Tragiczny wieczór w stanie Nowy Jork. Pięcioro dzieci w wieku od 8 do 17 lat - czterech chłopców i jedna dziewczynka - zginęło w potwornym wypadku, do którego w niedzielny wieczór doszło na uważanym za najniebezpieczniejszy odcinku autostrady Hutchinson River Parkway w Scarsdale, w stanie Nowy Jork. Jak podają amerykańskie media, wszystkie ofiary były mieszkańcami miasta Derby w stanie Connecticut. Radio 1010 WINS poinformowało, że z wypadku ocalał dziewięcioletni chłopiec.
Śmiertelny wypadek w stanie Nowy Jork. Przeżył tylko 9-letni chłopiec
Maluch podróżował w bagażniku, udało mu się wydostać z nissana rogue, zanim ten stanął w płomieniach po uderzeniu w przydrożne drzewo. "Chłopiec z obrażeniami niezagrażającymi życiu został przewieziony do szpitala" - informują służby cytowane przez serwis Fox5. "Matt Conway, kurator szkół w Derby w stanie Connecticut, powiedział, że dzieci były częścią rodziny, która niedawno przeniosła się do społeczności hrabstwa New Haven z Nowego Jorku" - podaje stacja.

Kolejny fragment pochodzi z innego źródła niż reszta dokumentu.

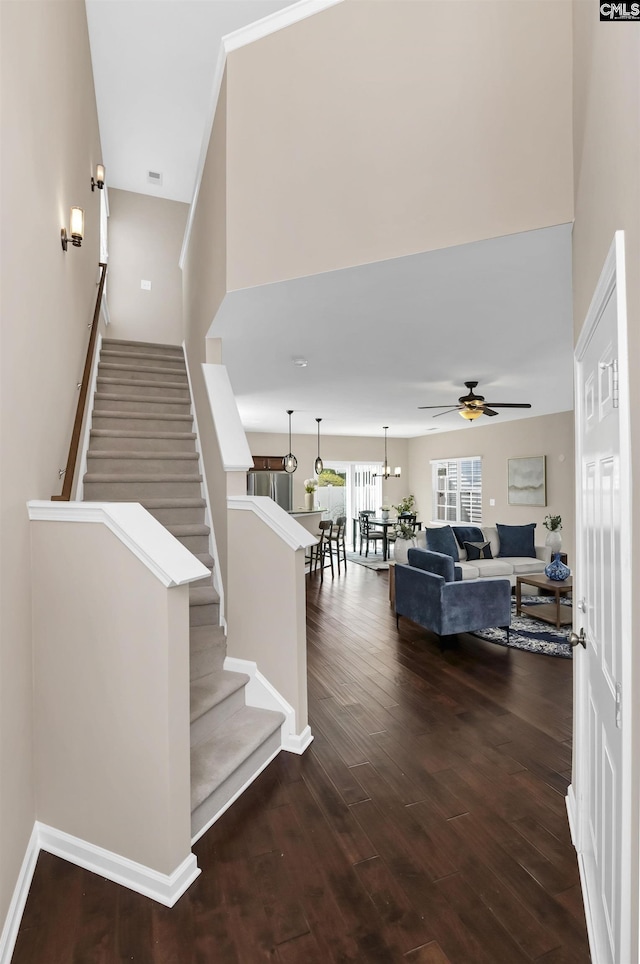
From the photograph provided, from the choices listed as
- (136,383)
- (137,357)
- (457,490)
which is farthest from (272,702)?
(457,490)

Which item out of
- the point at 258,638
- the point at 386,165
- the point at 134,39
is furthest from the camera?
the point at 134,39

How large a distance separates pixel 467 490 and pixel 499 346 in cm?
688

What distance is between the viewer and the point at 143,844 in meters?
1.88

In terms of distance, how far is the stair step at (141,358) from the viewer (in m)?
5.08

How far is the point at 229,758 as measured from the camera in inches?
96.2

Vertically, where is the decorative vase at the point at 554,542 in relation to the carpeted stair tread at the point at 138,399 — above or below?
below

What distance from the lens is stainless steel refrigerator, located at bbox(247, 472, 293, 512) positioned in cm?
971

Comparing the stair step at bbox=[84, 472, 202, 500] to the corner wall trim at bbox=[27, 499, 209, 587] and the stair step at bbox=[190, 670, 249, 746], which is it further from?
the corner wall trim at bbox=[27, 499, 209, 587]

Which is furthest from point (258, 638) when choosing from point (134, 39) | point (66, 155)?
point (134, 39)

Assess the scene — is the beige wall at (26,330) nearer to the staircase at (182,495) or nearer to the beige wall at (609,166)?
the staircase at (182,495)

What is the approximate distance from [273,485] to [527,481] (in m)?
4.65

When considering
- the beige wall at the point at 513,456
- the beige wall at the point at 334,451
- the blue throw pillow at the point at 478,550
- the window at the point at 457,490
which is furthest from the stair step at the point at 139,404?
the window at the point at 457,490

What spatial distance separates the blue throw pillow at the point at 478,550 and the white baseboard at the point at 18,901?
608 centimetres

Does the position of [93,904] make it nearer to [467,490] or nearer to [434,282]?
[434,282]
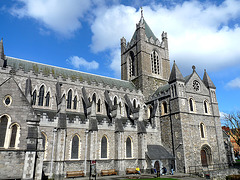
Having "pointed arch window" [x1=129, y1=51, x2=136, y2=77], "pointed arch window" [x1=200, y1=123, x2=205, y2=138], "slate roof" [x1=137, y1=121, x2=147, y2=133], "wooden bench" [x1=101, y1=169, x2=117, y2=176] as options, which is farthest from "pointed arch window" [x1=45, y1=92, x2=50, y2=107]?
"pointed arch window" [x1=200, y1=123, x2=205, y2=138]

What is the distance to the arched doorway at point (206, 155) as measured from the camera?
27.3m

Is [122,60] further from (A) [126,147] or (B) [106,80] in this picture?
(A) [126,147]

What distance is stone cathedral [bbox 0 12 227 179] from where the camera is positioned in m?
13.7

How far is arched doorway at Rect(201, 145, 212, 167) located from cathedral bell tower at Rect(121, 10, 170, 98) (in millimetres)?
12838

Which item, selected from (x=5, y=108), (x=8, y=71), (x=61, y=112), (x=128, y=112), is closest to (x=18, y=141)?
(x=5, y=108)

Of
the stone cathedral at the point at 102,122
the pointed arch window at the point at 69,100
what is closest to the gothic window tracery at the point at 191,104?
the stone cathedral at the point at 102,122

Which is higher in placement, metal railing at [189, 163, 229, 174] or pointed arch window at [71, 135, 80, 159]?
pointed arch window at [71, 135, 80, 159]

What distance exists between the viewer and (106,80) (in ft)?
113

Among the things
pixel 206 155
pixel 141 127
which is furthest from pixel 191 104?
pixel 141 127

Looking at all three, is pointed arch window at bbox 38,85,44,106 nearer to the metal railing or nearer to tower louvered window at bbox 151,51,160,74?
the metal railing

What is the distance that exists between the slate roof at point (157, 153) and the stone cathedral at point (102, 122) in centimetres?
3

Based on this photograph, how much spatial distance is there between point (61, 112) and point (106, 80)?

Tragedia w USA. "Konieczność pochowania pięciorga swoich dzieci"
Wszystko wskazuje na to, że cała szóstka była rodzeństwem. "To niewyobrażalne. Konieczność przygotowania pochówku pięciorga twoich dzieci" - mówił Conway. Na razie nie są znane przyczyny wypadku - nie brał w nim udziału żaden inny pojazd.